Similar results to our study, which showed a decrease of ISS in trauma patient and a simultaneous increase of CT examinations, have emanated from the study by Salastekar et al. They found a significant increase of chest and abdominopelvic CT for trauma patients from 2011 to 2018 in the United States. The increase was more pronounced for minor trauma (ISS ≤ 3) than for intermediate (3 < ISS ≤ 15) or major trauma (ISS > 15), with up to a threefold increase for minor injuries [37]. Furthermore, Tong GE et al. found an increase of CT examinations for patients with minor trauma by calculating a 1.97-fold increase in CT from 2005 to 2013, observed in over 8.5 million Californian patients with an ISS smaller than 9. Even after adjusted analysis of independent predictors of increased CT utilization, increasing year was still found to be significantly associated with higher rates of CT examinations [38]. Our data also demonstrated that the mean age of trauma patients increased with time. This result is in line with data from the National Trauma Database in the USA from 2005 to 2015 and the Trauma Register DGU® in Germany from 1994 to 2012 which showed that the mean age of trauma patients and the proportion of geriatric trauma patients are increasing [39]. Using a multivariable adjusted logistic regression model, we identified predicting factors associated with a high ISS in trauma patients, which included older age and the type of incident being a fall. Our results coincide with findings that geriatric trauma patients have a worse prognosis compared to adult trauma patients regarding longer ICU and hospital stays, risk of severe disability and mortality [40,41,42]. This might also explain the association between a high injury severity and the mechanism of the injury being a fall, since fall is the most common mechanism of injury and the leading cause of trauma-related deaths in geriatric trauma patients [43,44,45].

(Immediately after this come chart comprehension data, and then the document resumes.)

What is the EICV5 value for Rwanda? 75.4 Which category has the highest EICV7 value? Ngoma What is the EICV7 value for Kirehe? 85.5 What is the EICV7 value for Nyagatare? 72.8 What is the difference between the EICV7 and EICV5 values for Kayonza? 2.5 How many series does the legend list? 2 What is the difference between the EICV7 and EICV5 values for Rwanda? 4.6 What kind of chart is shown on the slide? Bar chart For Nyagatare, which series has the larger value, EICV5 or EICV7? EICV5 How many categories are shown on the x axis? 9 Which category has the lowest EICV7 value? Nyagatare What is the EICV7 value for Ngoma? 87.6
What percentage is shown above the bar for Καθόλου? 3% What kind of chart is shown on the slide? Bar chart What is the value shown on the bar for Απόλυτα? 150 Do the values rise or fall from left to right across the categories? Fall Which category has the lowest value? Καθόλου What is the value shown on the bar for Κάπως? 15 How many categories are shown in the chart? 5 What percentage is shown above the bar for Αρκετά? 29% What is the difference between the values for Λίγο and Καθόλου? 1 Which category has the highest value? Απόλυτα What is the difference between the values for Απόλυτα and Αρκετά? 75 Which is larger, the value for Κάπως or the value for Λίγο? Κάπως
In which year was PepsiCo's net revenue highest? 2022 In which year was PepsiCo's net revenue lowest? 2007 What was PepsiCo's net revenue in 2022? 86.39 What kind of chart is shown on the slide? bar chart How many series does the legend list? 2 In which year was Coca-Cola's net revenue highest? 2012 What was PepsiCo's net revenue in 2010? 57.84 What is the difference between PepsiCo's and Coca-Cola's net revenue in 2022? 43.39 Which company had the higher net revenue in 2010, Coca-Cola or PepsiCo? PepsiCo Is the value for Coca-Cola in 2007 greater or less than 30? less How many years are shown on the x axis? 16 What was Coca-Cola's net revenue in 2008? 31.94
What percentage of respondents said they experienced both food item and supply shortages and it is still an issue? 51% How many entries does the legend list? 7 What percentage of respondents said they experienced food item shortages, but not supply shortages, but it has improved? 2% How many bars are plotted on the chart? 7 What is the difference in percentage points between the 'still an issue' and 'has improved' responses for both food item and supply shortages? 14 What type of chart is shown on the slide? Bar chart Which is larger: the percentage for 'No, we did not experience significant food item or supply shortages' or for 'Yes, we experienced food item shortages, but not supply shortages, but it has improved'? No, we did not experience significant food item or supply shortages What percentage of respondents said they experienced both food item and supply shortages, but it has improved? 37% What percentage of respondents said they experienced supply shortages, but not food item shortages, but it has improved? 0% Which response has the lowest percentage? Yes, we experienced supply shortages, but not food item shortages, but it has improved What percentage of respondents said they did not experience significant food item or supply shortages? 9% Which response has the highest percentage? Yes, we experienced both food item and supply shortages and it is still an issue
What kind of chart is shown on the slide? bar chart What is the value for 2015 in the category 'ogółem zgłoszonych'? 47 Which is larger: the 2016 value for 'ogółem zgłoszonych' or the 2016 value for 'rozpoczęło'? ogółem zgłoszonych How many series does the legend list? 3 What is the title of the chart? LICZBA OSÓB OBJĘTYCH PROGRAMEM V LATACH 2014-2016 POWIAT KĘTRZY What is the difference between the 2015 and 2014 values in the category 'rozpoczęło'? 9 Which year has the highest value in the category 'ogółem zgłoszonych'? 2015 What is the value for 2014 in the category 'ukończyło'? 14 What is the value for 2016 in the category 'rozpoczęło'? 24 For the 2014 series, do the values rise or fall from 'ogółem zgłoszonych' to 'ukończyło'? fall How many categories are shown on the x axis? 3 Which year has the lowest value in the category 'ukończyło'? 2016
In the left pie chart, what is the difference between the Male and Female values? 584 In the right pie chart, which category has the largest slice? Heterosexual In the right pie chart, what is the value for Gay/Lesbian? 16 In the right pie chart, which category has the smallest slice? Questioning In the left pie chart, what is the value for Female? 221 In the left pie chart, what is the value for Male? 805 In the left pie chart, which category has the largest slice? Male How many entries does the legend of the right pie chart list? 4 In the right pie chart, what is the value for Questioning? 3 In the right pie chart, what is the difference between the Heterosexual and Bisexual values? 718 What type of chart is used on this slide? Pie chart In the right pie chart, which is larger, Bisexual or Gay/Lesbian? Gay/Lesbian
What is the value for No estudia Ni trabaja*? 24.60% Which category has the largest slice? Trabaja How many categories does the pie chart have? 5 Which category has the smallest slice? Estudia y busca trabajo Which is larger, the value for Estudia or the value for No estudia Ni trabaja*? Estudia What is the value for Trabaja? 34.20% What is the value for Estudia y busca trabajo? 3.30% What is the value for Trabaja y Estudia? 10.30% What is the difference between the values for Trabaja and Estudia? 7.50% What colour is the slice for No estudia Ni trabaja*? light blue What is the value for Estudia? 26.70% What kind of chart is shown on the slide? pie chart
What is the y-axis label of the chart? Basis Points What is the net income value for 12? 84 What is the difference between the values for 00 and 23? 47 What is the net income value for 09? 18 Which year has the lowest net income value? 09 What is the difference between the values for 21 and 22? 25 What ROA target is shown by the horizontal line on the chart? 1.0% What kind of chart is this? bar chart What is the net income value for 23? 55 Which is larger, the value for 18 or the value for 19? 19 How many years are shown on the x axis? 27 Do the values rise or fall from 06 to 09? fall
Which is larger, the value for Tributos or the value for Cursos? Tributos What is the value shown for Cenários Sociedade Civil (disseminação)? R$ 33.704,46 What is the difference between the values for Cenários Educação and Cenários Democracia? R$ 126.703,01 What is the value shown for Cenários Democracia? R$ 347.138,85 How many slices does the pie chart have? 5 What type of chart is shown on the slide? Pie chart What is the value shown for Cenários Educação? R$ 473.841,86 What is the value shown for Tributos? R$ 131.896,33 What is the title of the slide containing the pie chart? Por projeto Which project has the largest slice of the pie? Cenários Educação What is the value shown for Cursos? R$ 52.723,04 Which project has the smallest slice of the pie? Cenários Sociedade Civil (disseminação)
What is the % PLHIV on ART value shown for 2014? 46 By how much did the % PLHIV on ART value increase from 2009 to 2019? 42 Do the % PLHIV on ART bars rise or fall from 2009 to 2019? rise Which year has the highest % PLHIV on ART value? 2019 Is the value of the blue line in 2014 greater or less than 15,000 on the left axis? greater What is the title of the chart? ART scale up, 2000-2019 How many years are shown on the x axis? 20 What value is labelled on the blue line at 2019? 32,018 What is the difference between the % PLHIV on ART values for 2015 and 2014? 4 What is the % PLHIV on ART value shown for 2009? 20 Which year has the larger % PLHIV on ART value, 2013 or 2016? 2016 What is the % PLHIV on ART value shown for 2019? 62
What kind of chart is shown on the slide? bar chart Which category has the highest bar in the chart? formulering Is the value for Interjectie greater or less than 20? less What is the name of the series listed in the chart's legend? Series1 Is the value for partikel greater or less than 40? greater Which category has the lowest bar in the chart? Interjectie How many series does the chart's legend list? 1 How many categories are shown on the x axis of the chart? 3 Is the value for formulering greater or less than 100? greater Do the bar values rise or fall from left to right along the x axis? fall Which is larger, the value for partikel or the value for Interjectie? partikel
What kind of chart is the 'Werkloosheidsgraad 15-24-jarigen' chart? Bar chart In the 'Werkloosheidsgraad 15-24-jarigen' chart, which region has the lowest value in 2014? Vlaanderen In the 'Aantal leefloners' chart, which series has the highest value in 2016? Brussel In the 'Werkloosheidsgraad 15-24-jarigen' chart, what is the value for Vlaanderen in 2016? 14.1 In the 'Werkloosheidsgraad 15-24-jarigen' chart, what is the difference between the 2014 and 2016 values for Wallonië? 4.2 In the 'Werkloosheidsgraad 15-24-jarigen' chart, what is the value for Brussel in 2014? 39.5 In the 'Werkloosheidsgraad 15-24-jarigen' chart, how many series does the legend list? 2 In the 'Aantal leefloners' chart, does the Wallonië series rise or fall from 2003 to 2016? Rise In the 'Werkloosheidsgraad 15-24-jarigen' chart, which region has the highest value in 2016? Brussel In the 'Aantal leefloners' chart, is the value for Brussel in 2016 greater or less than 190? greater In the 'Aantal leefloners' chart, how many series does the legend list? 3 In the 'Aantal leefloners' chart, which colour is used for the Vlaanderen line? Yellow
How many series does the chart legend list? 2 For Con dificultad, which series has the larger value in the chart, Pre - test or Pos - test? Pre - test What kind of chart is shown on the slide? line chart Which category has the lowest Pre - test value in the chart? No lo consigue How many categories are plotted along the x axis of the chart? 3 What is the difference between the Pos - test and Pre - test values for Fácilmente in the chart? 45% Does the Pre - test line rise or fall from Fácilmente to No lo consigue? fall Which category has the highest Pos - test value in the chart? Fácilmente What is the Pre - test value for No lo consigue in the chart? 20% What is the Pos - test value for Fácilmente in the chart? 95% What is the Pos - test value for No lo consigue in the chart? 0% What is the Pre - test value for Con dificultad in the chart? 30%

Our study has several limitations. First, the study was conducted at a single center and therefore may not be applicable to other settings, especially countries with different trauma guidelines. Additionally, the retrospective design of this study did not allow evaluating the impact of WBCT on trauma patients, regarding further therapeutic management and outcome. We chose the year 2017 as the endpoint of our study since our hospital underwent major conversion work in 2018 and following years with expansion and restructuring of the emergency department, which could bias the results of this study. Furthermore, our study depends on the accuracy of the ISS, which might not completely capture the clinical picture as well as other aspects of a patient’s condition that are not incorporated into this scoring system [38, 46]. In our study mean ISS decreased significantly over time, however, this could be due to various external factors, which we did not control for.

In conclusion, there has been a significant decrease in ISS and a simultaneous increase of WBCT examinations of trauma patients over the years. Therefore, results of previous studies suggesting a benefit of primary WBCT for trauma patients with higher ISS might not be applicable since they might not reflect the current patient population presented at the trauma bay. A decrease in ISS was especially found in trauma patients who were female, of younger age and who suffered from MVC. We therefore recommend further research to focus on a more precise selection of trauma patients benefitting from WBCT to prevent increased radiation dose. Furthermore, older age and fall, as a trauma mechanism, predicted a high ISS in our study. These results further emphasize the importance of prevention of fall or tumble for elderly people.